The title of this post is made tongue-in-cheek, because this article really celebrates an amazing transformation that is happening at The University of Virginia Darden School of Business. The Dean at Darden, Robert F. Bruner, is helping to transform the University through the application of Lean Thinking.
In his words 1,
A year ago, I launched a lean thinking initiative at the Darden School—I met with the faculty and staff at three points in the year to discuss the consequences of the economic crisis around us and our need to “reinvent, renew, and re-imagine all that we do.” Our leadership team read and discussed classic books on lean thinking and case studies of successes. I facilitated three focus group meetings with front-line supervisors and employees to discuss ways to “go lean” in travel planning, student services, and external relations. We called on the expertise of some of our alumni and members of our faculty. We invested prudently in new technology and ran a special pilot program with the Amazon Kindle. Our students got into the act with projects around environmental sustainability (yes, that’s lean thinking too.) Our faculty embarked on a deep review of our full-time MBA program.

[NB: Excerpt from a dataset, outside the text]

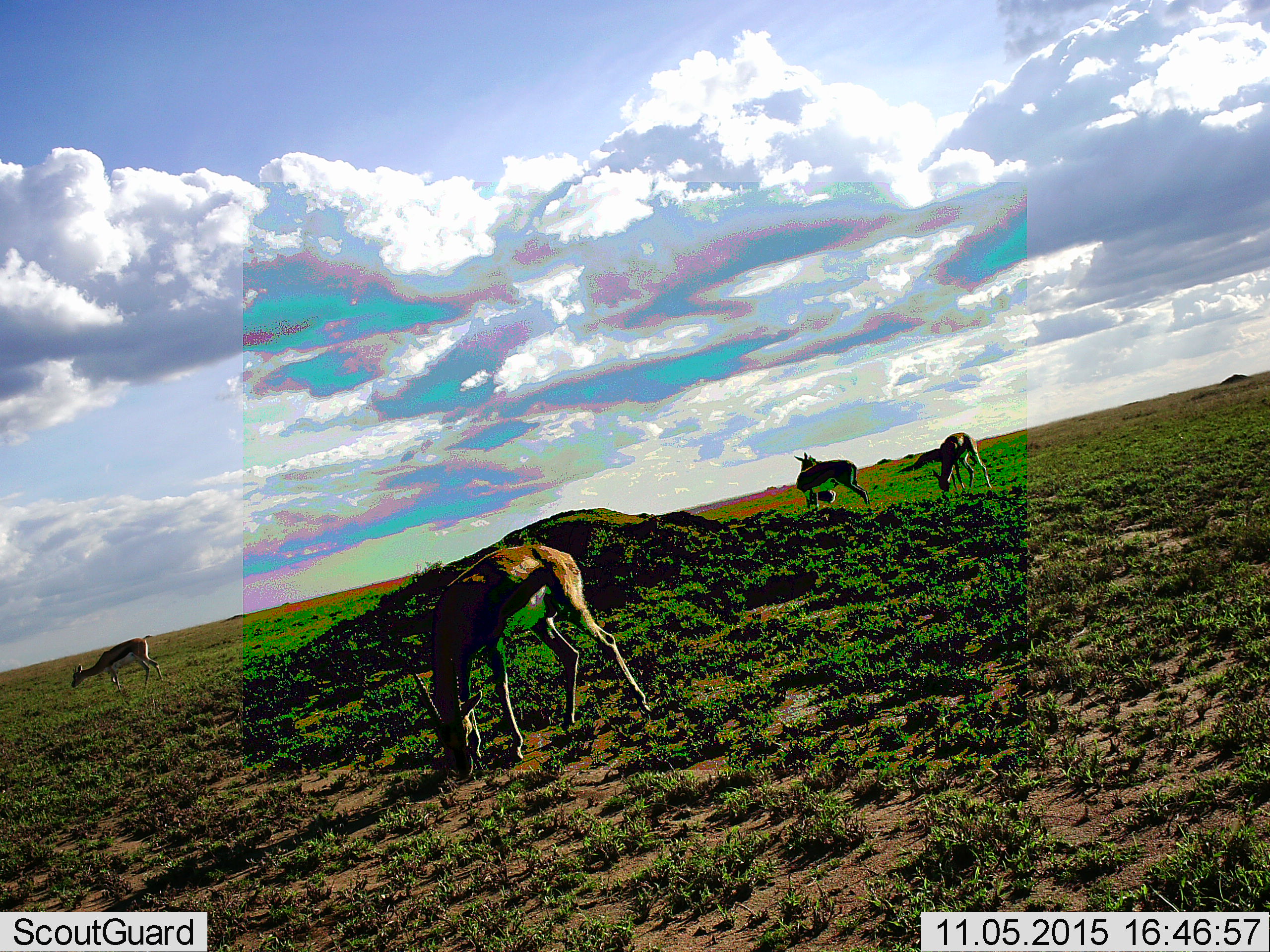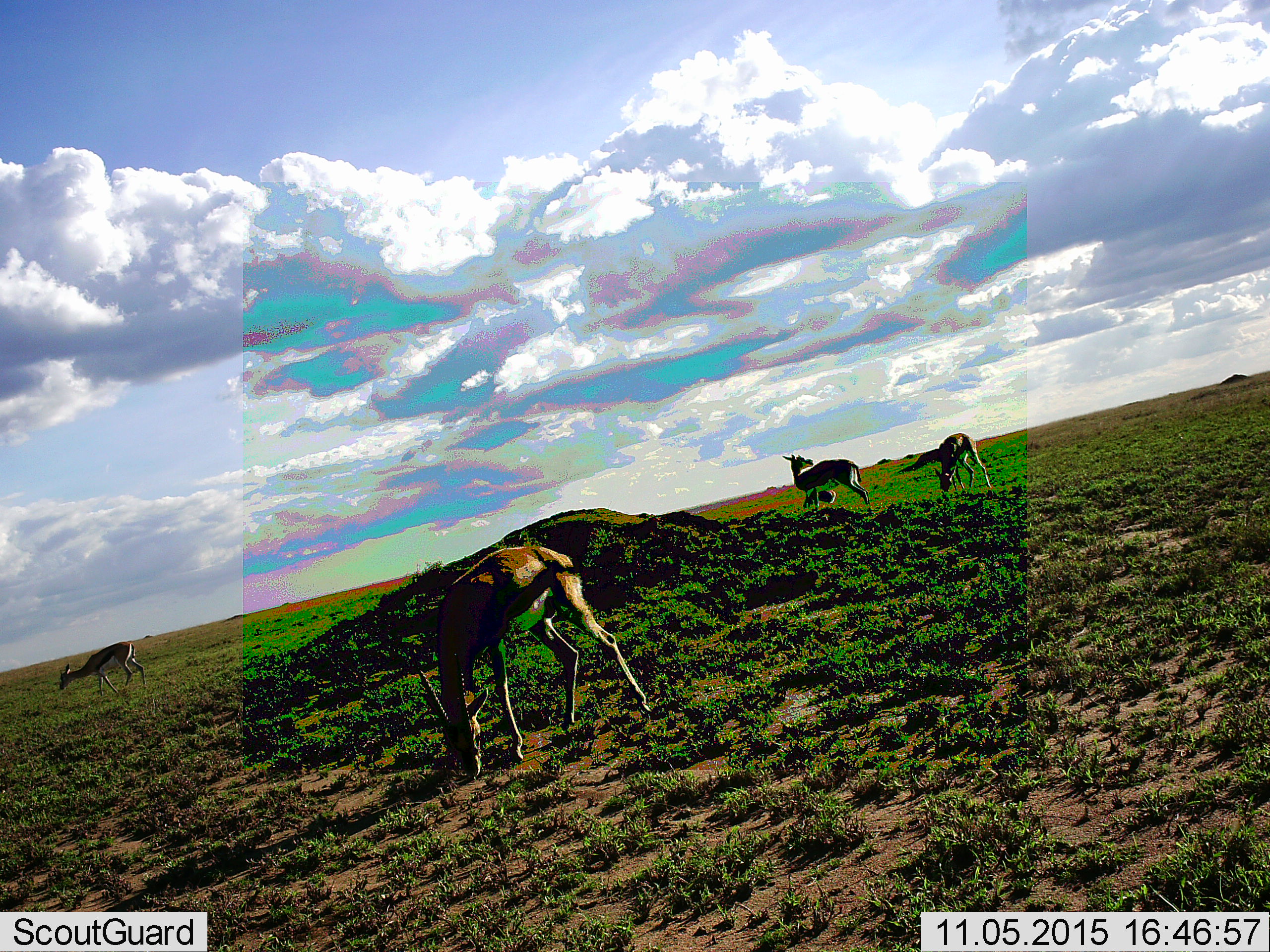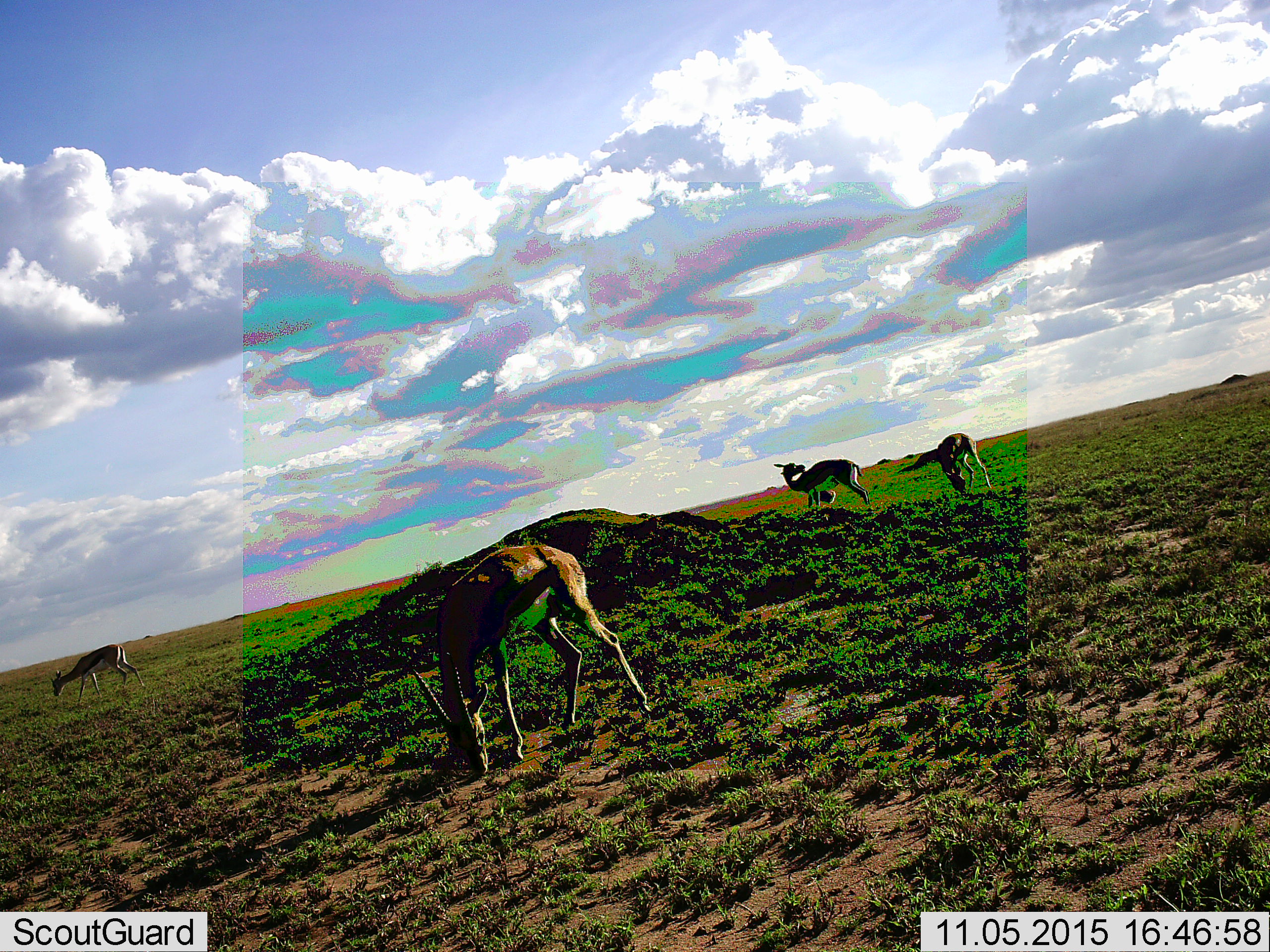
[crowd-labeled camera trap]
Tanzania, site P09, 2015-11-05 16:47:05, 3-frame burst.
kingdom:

One year into it, the net effect of our lean initiative has been to generate some five dozen kaizen (continuous improvement) projects. For instance, Randy Smith, Darden’s Chief Technology Officer said that his team is looking to automate the “routine repetitive work so that the staff of our business-owner partners can engage in higher level work.” So far, our kaizen projects have generated some small early wins; more wins are in prospect. More importantly, our lean initiative has generated increased self-reflection about the way we do things. We have a different mindset as we head into this year’s planning and budgeting cycles. In any event, the gains will begin to accumulate, to build on one another and to suggest opportunities for further improvements in quality and cost.
It’s apparent that there’s no Ivory Tower type of behavior going on here – people are clearly practicing “go and see” and are actively getting their hands dirty in the Gemba.

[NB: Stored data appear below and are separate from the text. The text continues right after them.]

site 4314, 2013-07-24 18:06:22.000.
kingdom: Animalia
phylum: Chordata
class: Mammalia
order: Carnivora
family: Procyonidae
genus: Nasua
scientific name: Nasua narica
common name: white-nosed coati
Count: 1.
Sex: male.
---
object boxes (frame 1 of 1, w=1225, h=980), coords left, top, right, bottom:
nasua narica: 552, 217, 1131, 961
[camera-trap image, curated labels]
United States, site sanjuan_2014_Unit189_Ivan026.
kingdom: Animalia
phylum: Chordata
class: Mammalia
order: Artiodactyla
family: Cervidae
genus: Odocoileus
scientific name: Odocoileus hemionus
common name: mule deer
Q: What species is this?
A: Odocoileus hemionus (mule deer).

Dean Robert F. Bruner then shares some lessons from the last year, his version of Reflection or Hansei:
Leadership. Going lean is not an exercise to be relegated to the time-and-motion experts. Leadership is indispensable. The leader (at the top, middle, or at the front line of the organization) has to set the tone of lean thinking–it can’t just be about cost cutting; it must be about transforming the organization for high performance; it can’t just be thinking about doing with less money, it must be about working differently. If all you want to do is cut costs, then you don’t need a leader; you need a technician. This is the central difference between the lean thinkers and the cost-cutters.

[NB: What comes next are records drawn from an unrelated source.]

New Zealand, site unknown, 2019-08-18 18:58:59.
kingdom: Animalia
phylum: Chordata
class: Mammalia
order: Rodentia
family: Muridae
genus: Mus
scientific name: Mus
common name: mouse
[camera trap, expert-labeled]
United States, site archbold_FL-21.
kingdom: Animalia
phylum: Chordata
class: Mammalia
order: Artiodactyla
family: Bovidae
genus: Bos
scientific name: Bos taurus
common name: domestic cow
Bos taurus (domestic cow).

Harness the network. As the saying goes, there is more knowledge in the network (such as your community or the Internet) than in the heads of the few people immediately around you. The best ideas come from people distant from the CEO (such as the front line). Therefore the leader must learn to listen well. Going lean isn’t simply a matter of a top-down directive. This means that the senior leader has to engage in outreach and facilitation with a cross-section of people. As we teach at Darden, the term, “leader,” isn’t reserved for the supremo at the top of the organization—leaders can be found throughout organizations. You must lead from where you are, wherever you are. From there you must work the network.
Patience and persistence. Lean thinking entails a culture change within an organization, and culture change takes time. Tangible progress may not be immediately visible. The best lean operators are relentless in their pursuit of muda—and over time they show dramatic advantages in quality and cost over their competitors.
Wonderful. Just wonderful to see the application of Lean Thinking, to hear and see the excitement, and the results – awe inspiring.